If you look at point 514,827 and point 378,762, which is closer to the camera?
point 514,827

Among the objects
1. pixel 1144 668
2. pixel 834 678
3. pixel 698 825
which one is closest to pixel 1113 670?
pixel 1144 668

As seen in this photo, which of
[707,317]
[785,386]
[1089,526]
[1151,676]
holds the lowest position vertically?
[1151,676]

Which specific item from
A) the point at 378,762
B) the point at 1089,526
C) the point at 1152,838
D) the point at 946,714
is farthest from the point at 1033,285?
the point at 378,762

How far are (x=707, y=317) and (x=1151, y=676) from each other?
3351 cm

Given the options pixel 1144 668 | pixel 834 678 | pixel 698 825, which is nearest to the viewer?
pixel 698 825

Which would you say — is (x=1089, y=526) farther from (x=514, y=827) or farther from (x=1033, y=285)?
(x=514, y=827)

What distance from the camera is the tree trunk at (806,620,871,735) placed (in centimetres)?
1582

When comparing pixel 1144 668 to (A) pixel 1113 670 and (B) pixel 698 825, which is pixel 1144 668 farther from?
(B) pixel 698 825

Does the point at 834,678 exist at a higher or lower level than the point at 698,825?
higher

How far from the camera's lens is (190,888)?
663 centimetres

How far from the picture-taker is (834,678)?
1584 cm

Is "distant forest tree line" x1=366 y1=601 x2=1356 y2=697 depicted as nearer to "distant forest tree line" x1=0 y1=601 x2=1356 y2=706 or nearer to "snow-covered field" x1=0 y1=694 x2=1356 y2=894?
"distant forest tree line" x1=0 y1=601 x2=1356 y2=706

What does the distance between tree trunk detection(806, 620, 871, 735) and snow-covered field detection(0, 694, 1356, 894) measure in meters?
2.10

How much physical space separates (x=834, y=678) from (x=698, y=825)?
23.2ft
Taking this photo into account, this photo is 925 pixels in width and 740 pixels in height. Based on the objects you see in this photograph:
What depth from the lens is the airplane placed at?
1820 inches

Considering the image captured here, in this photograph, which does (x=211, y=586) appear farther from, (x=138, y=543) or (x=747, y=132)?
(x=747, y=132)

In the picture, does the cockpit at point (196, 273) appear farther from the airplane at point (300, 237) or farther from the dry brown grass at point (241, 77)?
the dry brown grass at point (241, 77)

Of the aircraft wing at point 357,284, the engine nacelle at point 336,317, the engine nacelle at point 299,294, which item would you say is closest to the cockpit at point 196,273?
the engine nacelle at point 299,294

--------------------------------------------------

To do
Write out the listing above again, switching "snow-covered field" to "frozen field" wherever it occurs and keeping everything else the same.

Full response
If you look at point 514,827 and point 378,762, which is closer to the camera?
point 514,827

Among the objects
1. pixel 1144 668
2. pixel 834 678
3. pixel 698 825
which one is closest to pixel 1113 670?
pixel 1144 668

As seen in this photo, which of
[707,317]
[785,386]
[1089,526]
[1151,676]
holds the lowest position vertically?
[1151,676]

Which specific item from
A) the point at 378,762
B) the point at 1089,526
C) the point at 1152,838
D) the point at 946,714
is farthest from the point at 1033,285?
the point at 378,762

How far are (x=707, y=317) and (x=1151, y=676) from each other?
3351 cm

Given the options pixel 1144 668 | pixel 834 678 | pixel 698 825, which is nearest to the viewer?
pixel 698 825

Which would you say — is (x=1089, y=526) farther from (x=514, y=827) or farther from (x=1033, y=285)?
(x=514, y=827)

What distance from the camera is the tree trunk at (806,620,871,735) placed (in centimetres)?
1582

When comparing pixel 1144 668 to (A) pixel 1113 670 and (B) pixel 698 825, which is pixel 1144 668 farther from?
(B) pixel 698 825

Does the point at 834,678 exist at a higher or lower level than the point at 698,825?
higher

How far from the camera's lens is (190,888)?
663 centimetres

How far from the picture-taker is (834,678)?
1584 cm

Is "distant forest tree line" x1=366 y1=601 x2=1356 y2=697 depicted as nearer to "distant forest tree line" x1=0 y1=601 x2=1356 y2=706 or nearer to "frozen field" x1=0 y1=694 x2=1356 y2=894?
"distant forest tree line" x1=0 y1=601 x2=1356 y2=706

What does the distance between tree trunk detection(806, 620, 871, 735) and frozen field detection(0, 694, 1356, 894) measure in meters?
2.10

How much physical space separates (x=834, y=678) from (x=698, y=825)?
23.2ft
Taking this photo into account, this photo is 925 pixels in width and 740 pixels in height. Based on the objects you see in this photograph:
What depth from the lens is the airplane placed at?
1820 inches

Considering the image captured here, in this photograph, which does (x=211, y=586) appear farther from, (x=138, y=543) or (x=747, y=132)?
(x=747, y=132)

In the picture, does the cockpit at point (196, 273) appear farther from the airplane at point (300, 237) or farther from the dry brown grass at point (241, 77)?
the dry brown grass at point (241, 77)

Of the aircraft wing at point 357,284, the engine nacelle at point 336,317, the engine nacelle at point 299,294, which item would you say is closest to the cockpit at point 196,273?
the engine nacelle at point 299,294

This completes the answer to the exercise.